▶ [Exercise data]
___

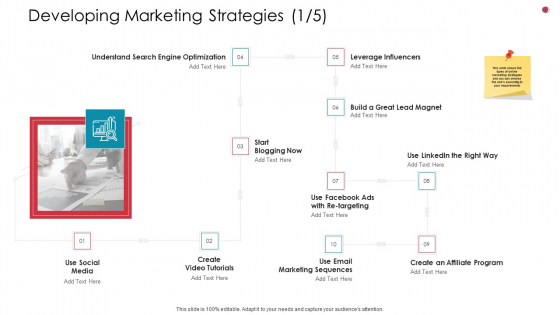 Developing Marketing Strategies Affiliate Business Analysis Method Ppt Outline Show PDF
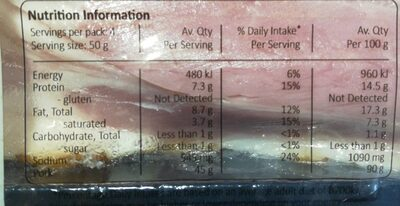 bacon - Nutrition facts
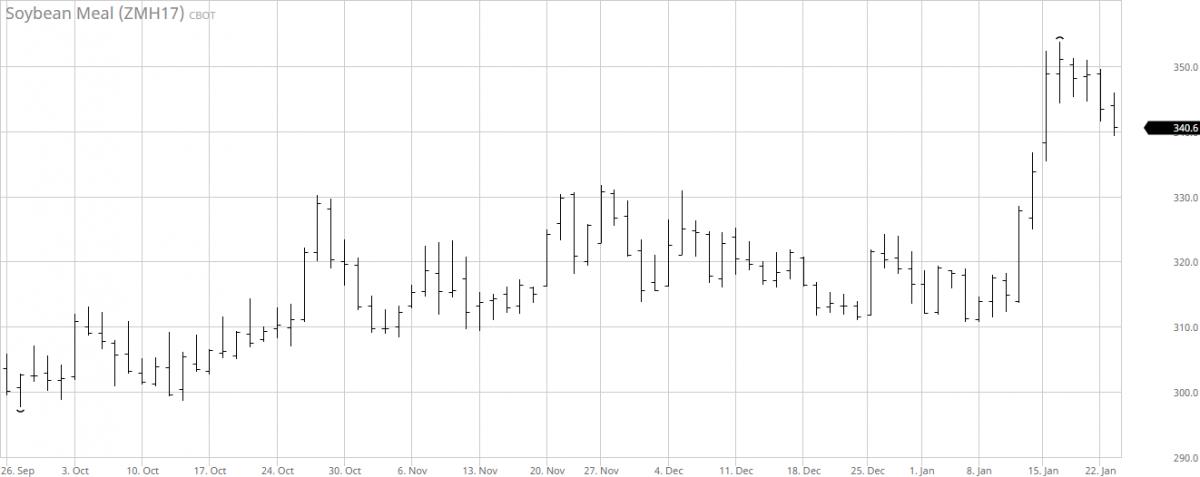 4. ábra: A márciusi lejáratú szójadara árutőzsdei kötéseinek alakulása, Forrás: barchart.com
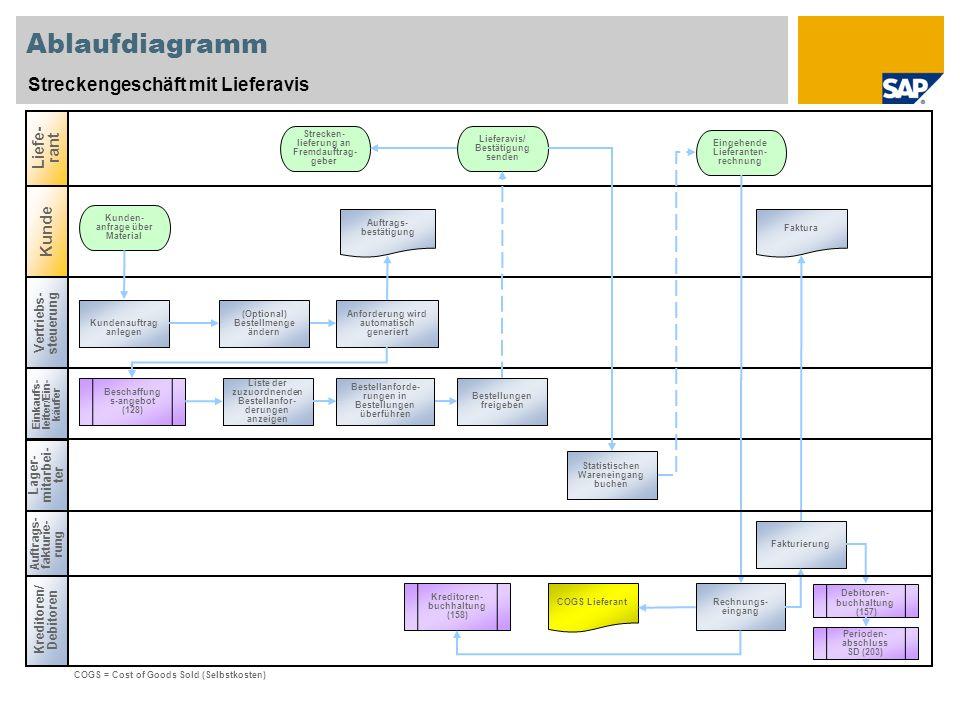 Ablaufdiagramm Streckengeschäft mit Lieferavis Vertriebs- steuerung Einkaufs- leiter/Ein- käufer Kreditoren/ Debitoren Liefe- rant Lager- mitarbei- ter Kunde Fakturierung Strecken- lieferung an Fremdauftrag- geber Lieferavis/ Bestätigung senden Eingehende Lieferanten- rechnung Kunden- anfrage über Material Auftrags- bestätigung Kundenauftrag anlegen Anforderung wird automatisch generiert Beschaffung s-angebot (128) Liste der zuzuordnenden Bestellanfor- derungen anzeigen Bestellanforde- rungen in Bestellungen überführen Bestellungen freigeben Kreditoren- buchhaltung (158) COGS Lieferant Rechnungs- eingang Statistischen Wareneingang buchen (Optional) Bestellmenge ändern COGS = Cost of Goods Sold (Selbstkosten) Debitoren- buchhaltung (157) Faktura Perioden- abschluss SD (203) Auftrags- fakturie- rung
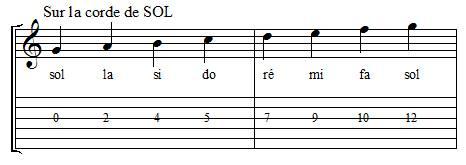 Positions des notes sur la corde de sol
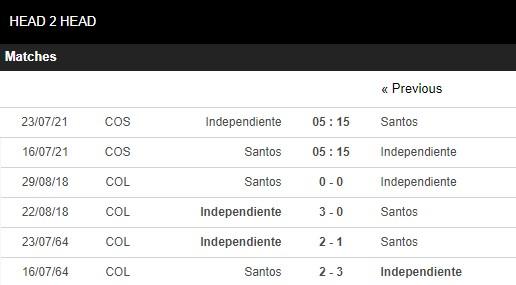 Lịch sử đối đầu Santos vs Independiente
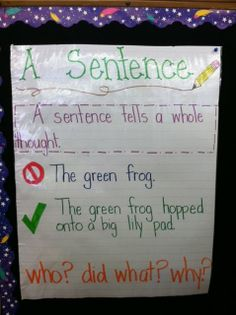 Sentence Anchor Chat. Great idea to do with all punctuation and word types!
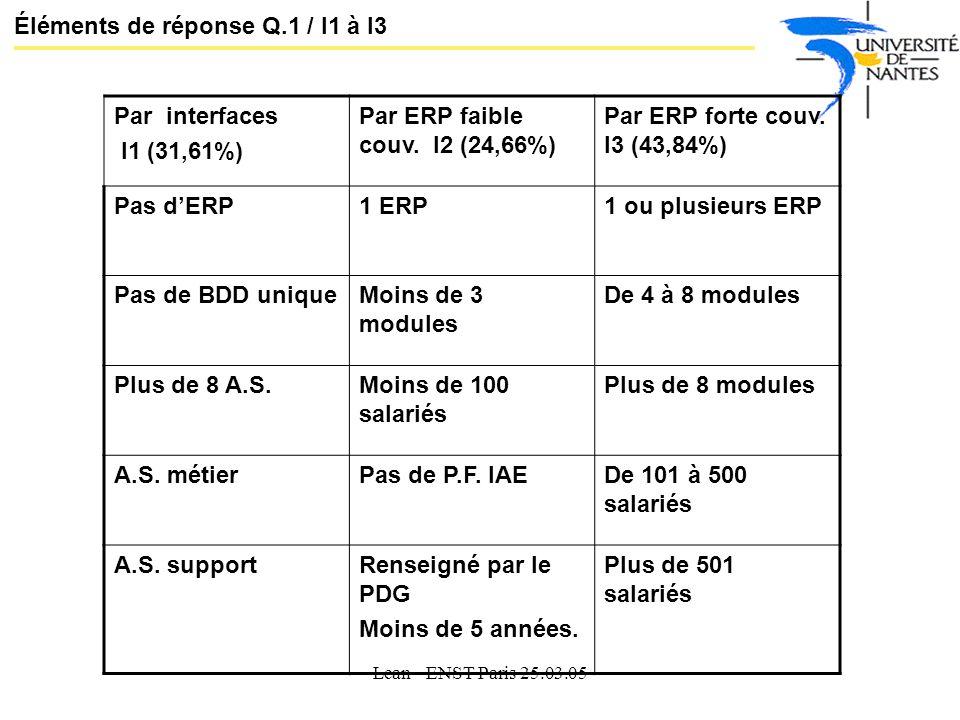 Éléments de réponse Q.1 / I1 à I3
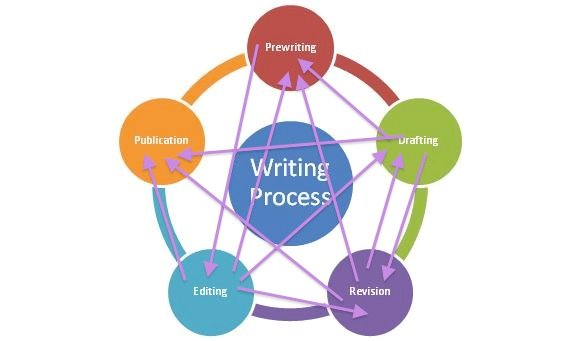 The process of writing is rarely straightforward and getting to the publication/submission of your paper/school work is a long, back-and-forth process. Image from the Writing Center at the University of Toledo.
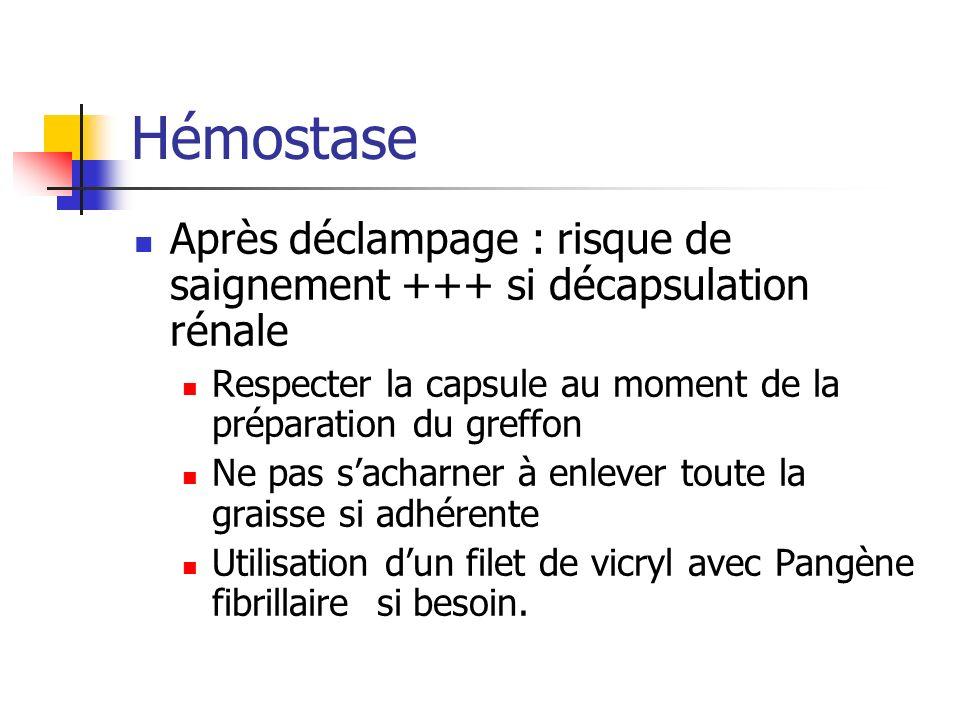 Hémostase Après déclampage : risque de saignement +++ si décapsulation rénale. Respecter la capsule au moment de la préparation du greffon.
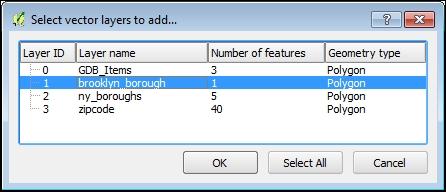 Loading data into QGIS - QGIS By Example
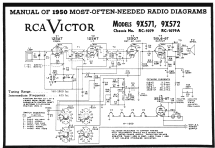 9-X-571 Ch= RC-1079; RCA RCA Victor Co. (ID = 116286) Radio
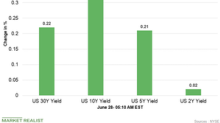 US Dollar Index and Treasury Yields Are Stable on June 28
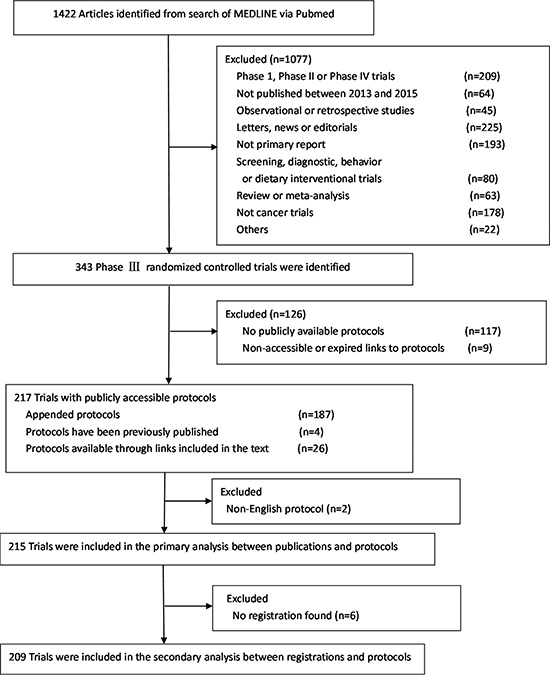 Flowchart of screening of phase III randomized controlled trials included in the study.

___

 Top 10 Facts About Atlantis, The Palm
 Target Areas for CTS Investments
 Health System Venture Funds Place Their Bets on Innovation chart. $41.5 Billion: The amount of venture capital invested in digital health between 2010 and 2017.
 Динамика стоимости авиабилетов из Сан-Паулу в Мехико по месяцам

___

▶ [Aim of the task] Give again the lines of the listing above that run from the one with "Developing Marketing Strategies" up to and including the one with "4. ábra: A márciusi". Keep them exact and omit the pictures.

▶ [Response box]
 Developing Marketing Strategies Affiliate Business Analysis Method Ppt Outline Show PDF
 bacon - Nutrition facts
 4. ábra: A márciusi lejáratú szójadara árutőzsdei kötéseinek alakulása, Forrás: barchart.com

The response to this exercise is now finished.